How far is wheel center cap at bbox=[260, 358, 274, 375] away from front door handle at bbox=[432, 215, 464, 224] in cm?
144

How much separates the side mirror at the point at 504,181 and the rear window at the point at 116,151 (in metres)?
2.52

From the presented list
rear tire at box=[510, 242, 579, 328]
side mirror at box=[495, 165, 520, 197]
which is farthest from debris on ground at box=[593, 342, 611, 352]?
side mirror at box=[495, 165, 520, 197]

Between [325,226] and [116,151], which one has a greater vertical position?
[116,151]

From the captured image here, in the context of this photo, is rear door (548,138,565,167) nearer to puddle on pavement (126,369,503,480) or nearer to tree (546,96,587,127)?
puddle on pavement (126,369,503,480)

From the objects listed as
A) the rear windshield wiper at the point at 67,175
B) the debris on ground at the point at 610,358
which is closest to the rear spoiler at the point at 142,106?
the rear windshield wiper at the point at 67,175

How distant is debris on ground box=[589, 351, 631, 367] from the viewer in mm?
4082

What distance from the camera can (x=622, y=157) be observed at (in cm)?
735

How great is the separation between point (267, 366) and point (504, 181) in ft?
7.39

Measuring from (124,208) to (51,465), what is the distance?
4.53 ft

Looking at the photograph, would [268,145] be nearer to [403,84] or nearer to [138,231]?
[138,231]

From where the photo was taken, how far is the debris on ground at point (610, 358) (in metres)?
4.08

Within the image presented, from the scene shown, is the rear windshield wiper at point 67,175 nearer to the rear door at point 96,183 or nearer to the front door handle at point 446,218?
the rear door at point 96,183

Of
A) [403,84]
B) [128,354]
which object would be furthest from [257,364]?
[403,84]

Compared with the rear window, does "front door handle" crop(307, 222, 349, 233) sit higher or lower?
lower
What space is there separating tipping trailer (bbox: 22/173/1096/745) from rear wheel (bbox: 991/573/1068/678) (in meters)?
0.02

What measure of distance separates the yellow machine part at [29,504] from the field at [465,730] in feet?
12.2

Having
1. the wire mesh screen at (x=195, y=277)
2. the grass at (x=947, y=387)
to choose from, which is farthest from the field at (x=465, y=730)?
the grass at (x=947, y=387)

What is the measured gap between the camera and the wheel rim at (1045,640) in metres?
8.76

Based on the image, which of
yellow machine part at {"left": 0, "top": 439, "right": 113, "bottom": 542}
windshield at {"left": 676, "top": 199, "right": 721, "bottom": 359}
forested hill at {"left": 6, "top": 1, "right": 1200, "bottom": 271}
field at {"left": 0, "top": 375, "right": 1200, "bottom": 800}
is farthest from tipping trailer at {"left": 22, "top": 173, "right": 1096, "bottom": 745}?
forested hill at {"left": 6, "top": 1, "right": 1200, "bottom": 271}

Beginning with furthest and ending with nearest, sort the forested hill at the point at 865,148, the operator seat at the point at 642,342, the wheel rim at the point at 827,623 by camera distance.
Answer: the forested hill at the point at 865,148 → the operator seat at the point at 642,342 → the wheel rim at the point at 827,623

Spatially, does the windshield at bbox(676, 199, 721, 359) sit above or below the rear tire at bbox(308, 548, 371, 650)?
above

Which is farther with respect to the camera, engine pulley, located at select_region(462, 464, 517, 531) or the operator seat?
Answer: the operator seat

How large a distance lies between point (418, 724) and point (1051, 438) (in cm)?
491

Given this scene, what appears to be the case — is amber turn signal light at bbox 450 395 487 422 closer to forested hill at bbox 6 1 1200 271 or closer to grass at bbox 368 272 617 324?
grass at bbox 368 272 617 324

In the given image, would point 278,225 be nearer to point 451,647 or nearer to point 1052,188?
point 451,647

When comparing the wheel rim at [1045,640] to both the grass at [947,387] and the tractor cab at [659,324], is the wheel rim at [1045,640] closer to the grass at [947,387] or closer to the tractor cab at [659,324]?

> [Exercise instructions]: Repeat the material in full, exactly as it stands.

> [Full response]:
How far is wheel center cap at bbox=[260, 358, 274, 375] away from front door handle at bbox=[432, 215, 464, 224] in cm?
144

How much separates the side mirror at the point at 504,181 and the rear window at the point at 116,151 (in metres)?
2.52

From the presented list
rear tire at box=[510, 242, 579, 328]
side mirror at box=[495, 165, 520, 197]
which is farthest from debris on ground at box=[593, 342, 611, 352]?
side mirror at box=[495, 165, 520, 197]

Between [325,226] and [116,151], which one has a greater vertical position?
[116,151]

From the captured image here, in the context of this photo, is rear door (548,138,565,167) nearer to puddle on pavement (126,369,503,480) or nearer to tree (546,96,587,127)?
puddle on pavement (126,369,503,480)

From the objects listed as
A) the rear windshield wiper at the point at 67,175
B) the debris on ground at the point at 610,358
which is closest to the rear spoiler at the point at 142,106?
the rear windshield wiper at the point at 67,175

How distant is debris on ground box=[589, 351, 631, 367] from the viewer in mm?
4082

What distance from the camera can (x=622, y=157) be observed at (in cm)?
735

How great is the separation between point (267, 366) and point (504, 181) in ft?
7.39

Measuring from (124,208) to (51,465), what is the distance?
4.53 ft

Looking at the photograph, would [268,145] be nearer to [403,84] or nearer to [138,231]?
[138,231]

From where the photo was taken, how far is the debris on ground at point (610, 358) (in metres)?
4.08

Within the image presented, from the scene shown, is the rear windshield wiper at point 67,175 nearer to the rear door at point 96,183 or nearer to the front door handle at point 446,218?
the rear door at point 96,183

Of
A) [403,84]
B) [128,354]
which object would be furthest from [257,364]?
[403,84]

Compared with the rear window, does "front door handle" crop(307, 222, 349, 233) sit higher or lower?
lower
What space is there separating tipping trailer (bbox: 22/173/1096/745) from rear wheel (bbox: 991/573/1068/678) (in meters)?
0.02

What measure of distance separates the yellow machine part at [29,504] from the field at [465,730] in feet?
12.2

Having
1. the wire mesh screen at (x=195, y=277)
2. the grass at (x=947, y=387)
to choose from, which is farthest from the field at (x=465, y=730)?
the grass at (x=947, y=387)

What is the measured gap between the camera and the wheel rim at (1045,640) in metres?
8.76

Based on the image, which of
yellow machine part at {"left": 0, "top": 439, "right": 113, "bottom": 542}
windshield at {"left": 676, "top": 199, "right": 721, "bottom": 359}
forested hill at {"left": 6, "top": 1, "right": 1200, "bottom": 271}
field at {"left": 0, "top": 375, "right": 1200, "bottom": 800}
is farthest from tipping trailer at {"left": 22, "top": 173, "right": 1096, "bottom": 745}?
forested hill at {"left": 6, "top": 1, "right": 1200, "bottom": 271}

Beginning with furthest and ending with nearest, sort the forested hill at the point at 865,148, the operator seat at the point at 642,342, the wheel rim at the point at 827,623 by camera distance.
Answer: the forested hill at the point at 865,148 → the operator seat at the point at 642,342 → the wheel rim at the point at 827,623

Spatially, does the windshield at bbox(676, 199, 721, 359) sit above or below the rear tire at bbox(308, 548, 371, 650)?
above

Which is farther with respect to the camera, engine pulley, located at select_region(462, 464, 517, 531) or the operator seat?
Answer: the operator seat

How large a distance lies between point (418, 724) and point (1051, 438) (in cm)?
491

Given this scene, what appears to be the case — is amber turn signal light at bbox 450 395 487 422 closer to forested hill at bbox 6 1 1200 271 or closer to grass at bbox 368 272 617 324?
grass at bbox 368 272 617 324

In the given image, would point 278,225 be nearer to point 451,647 or nearer to point 1052,188?
point 451,647

When comparing the wheel rim at [1045,640] to both the grass at [947,387] and the tractor cab at [659,324], is the wheel rim at [1045,640] closer to the grass at [947,387] or closer to the tractor cab at [659,324]?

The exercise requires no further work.